* **ACTIVITY**
Would you restate all the data that follows, word for word?
[[ INPUT, beginning ]]
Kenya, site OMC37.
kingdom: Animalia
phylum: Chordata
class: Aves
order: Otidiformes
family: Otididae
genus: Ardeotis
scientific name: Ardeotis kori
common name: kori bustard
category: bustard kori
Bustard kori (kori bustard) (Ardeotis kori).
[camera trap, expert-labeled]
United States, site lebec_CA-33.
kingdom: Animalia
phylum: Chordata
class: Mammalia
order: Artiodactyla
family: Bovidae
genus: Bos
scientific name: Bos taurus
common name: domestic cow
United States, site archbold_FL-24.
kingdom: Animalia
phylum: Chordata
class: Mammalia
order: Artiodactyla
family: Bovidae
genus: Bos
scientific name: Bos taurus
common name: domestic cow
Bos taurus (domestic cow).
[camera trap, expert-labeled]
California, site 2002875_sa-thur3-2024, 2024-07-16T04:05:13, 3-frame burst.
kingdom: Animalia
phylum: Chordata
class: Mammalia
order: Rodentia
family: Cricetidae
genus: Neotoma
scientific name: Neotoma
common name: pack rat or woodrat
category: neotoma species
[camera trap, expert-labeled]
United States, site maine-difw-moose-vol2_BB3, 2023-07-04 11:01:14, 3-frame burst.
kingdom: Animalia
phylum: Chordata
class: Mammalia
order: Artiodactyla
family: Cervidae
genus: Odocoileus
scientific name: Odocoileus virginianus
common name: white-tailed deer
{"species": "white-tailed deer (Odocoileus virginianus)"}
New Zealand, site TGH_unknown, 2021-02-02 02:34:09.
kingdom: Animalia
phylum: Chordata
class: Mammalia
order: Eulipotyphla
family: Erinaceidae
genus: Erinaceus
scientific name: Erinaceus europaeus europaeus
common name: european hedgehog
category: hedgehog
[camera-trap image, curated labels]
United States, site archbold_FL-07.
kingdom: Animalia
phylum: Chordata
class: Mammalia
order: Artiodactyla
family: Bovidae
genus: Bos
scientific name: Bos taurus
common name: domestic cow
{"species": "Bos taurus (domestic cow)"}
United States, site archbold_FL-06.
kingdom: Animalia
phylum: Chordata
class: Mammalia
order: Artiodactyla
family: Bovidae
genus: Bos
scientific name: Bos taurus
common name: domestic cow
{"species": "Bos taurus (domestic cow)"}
[[ INPUT, end ]]
* **SOLUTION TO THIS PROBLEM**
Kenya, site OMC37.
kingdom: Animalia
phylum: Chordata
class: Aves
order: Otidiformes
family: Otididae
genus: Ardeotis
scientific name: Ardeotis kori
common name: kori bustard
category: bustard kori
Bustard kori (kori bustard) (Ardeotis kori).
[camera trap, expert-labeled]
United States, site lebec_CA-33.
kingdom: Animalia
phylum: Chordata
class: Mammalia
order: Artiodactyla
family: Bovidae
genus: Bos
scientific name: Bos taurus
common name: domestic cow
United States, site archbold_FL-24.
kingdom: Animalia
phylum: Chordata
class: Mammalia
order: Artiodactyla
family: Bovidae
genus: Bos
scientific name: Bos taurus
common name: domestic cow
Bos taurus (domestic cow).
[camera trap, expert-labeled]
California, site 2002875_sa-thur3-2024, 2024-07-16T04:05:13, 3-frame burst.
kingdom: Animalia
phylum: Chordata
class: Mammalia
order: Rodentia
family: Cricetidae
genus: Neotoma
scientific name: Neotoma
common name: pack rat or woodrat
category: neotoma species
[camera trap, expert-labeled]
United States, site maine-difw-moose-vol2_BB3, 2023-07-04 11:01:14, 3-frame burst.
kingdom: Animalia
phylum: Chordata
class: Mammalia
order: Artiodactyla
family: Cervidae
genus: Odocoileus
scientific name: Odocoileus virginianus
common name: white-tailed deer
{"species": "white-tailed deer (Odocoileus virginianus)"}
New Zealand, site TGH_unknown, 2021-02-02 02:34:09.
kingdom: Animalia
phylum: Chordata
class: Mammalia
order: Eulipotyphla
family: Erinaceidae
genus: Erinaceus
scientific name: Erinaceus europaeus europaeus
common name: european hedgehog
category: hedgehog
[camera-trap image, curated labels]
United States, site archbold_FL-07.
kingdom: Animalia
phylum: Chordata
class: Mammalia
order: Artiodactyla
family: Bovidae
genus: Bos
scientific name: Bos taurus
common name: domestic cow
{"species": "Bos taurus (domestic cow)"}
United States, site archbold_FL-06.
kingdom: Animalia
phylum: Chordata
class: Mammalia
order: Artiodactyla
family: Bovidae
genus: Bos
scientific name: Bos taurus
common name: domestic cow
{"species": "Bos taurus (domestic cow)"}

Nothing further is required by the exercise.